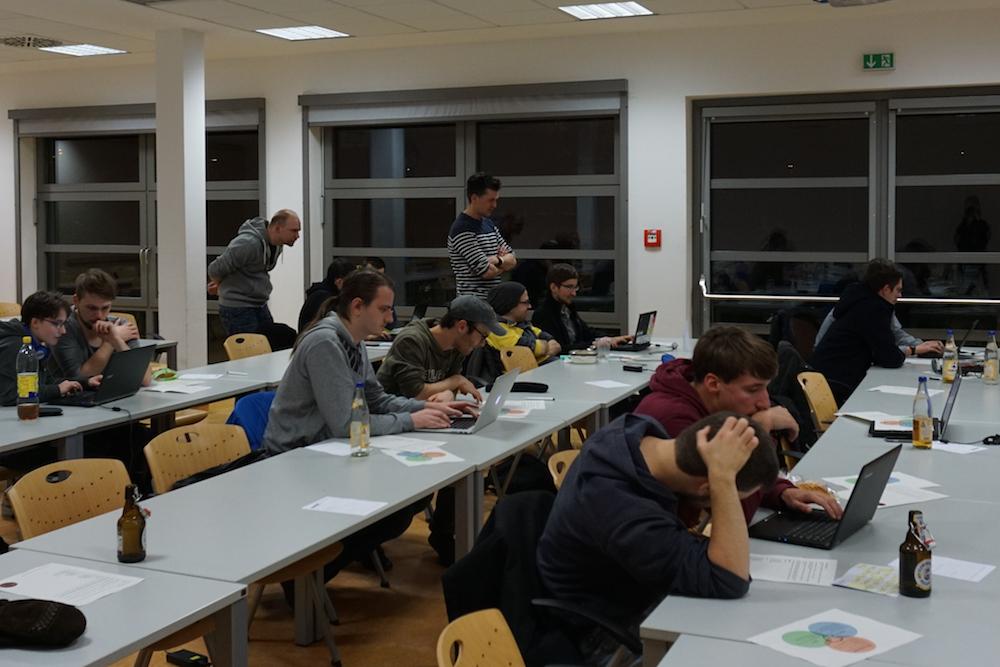 In kleinen Gruppen spielerisch programmieren: Das Coding Dojo auf der MetaNook 2016.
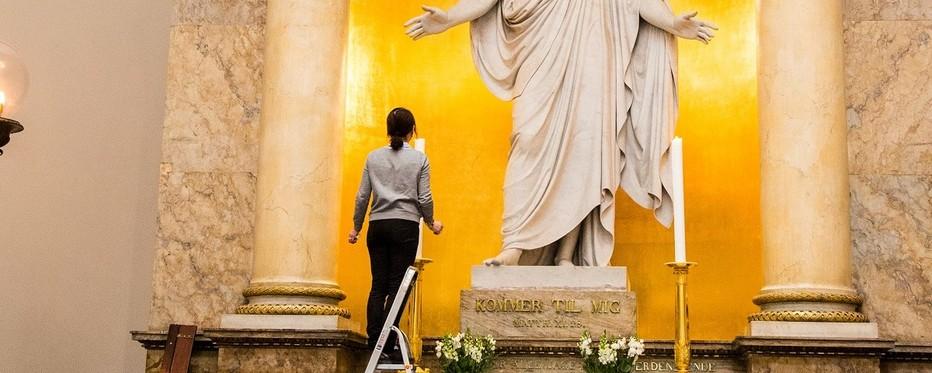 Kirketjener i funktion i domkirken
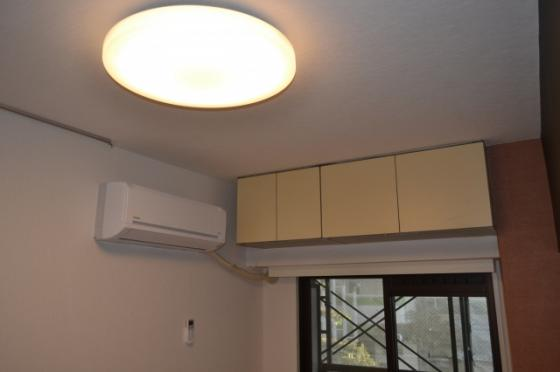 収納上部収納棚 エアコン シーリング照明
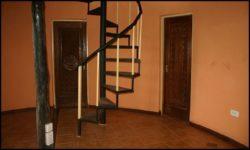Escalier accès deuxième niveau - chalet-eartbag - Ghana © migratingculture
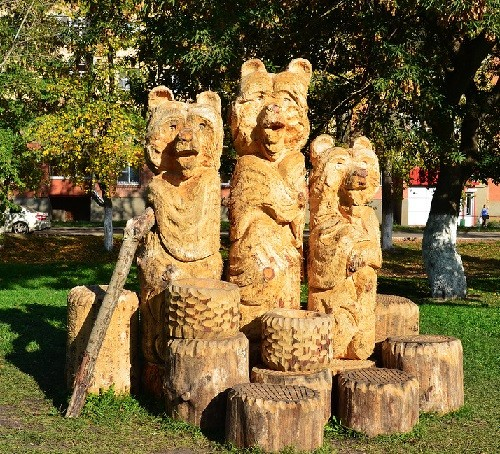 Monuments to Bear in Russia. Wooden sculpture of bears in Saransk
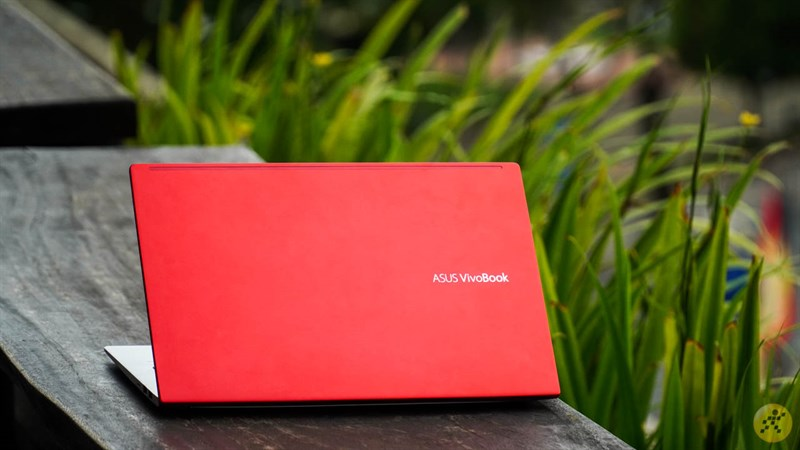 Thiết kế tổng thể ASUS VivoBook S14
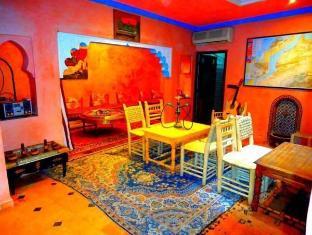 /id-id/hostel-kif-kif/hotel/marrakech-ma.html?asq=jGXBHFvRg5Z51Emf%2fbXG4w%3d%3d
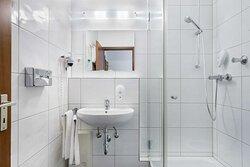 Standard Bathroom TOP acora Hotel Dusseldorf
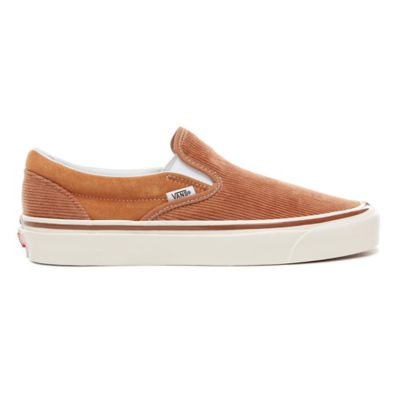 c6eaab4d49 Anaheim Factory Classic 98 Dx Shoes | Brown | Vans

### Task details
From the line containing "Standard Bathroom TOP acora Hotel Dusseldorf" down to the final line of the listing above, write out only those lines exactly as they are, minus the pictures.

### Solution for this problem
 Standard Bathroom TOP acora Hotel Dusseldorf
 c6eaab4d49 Anaheim Factory Classic 98 Dx Shoes | Brown | Vans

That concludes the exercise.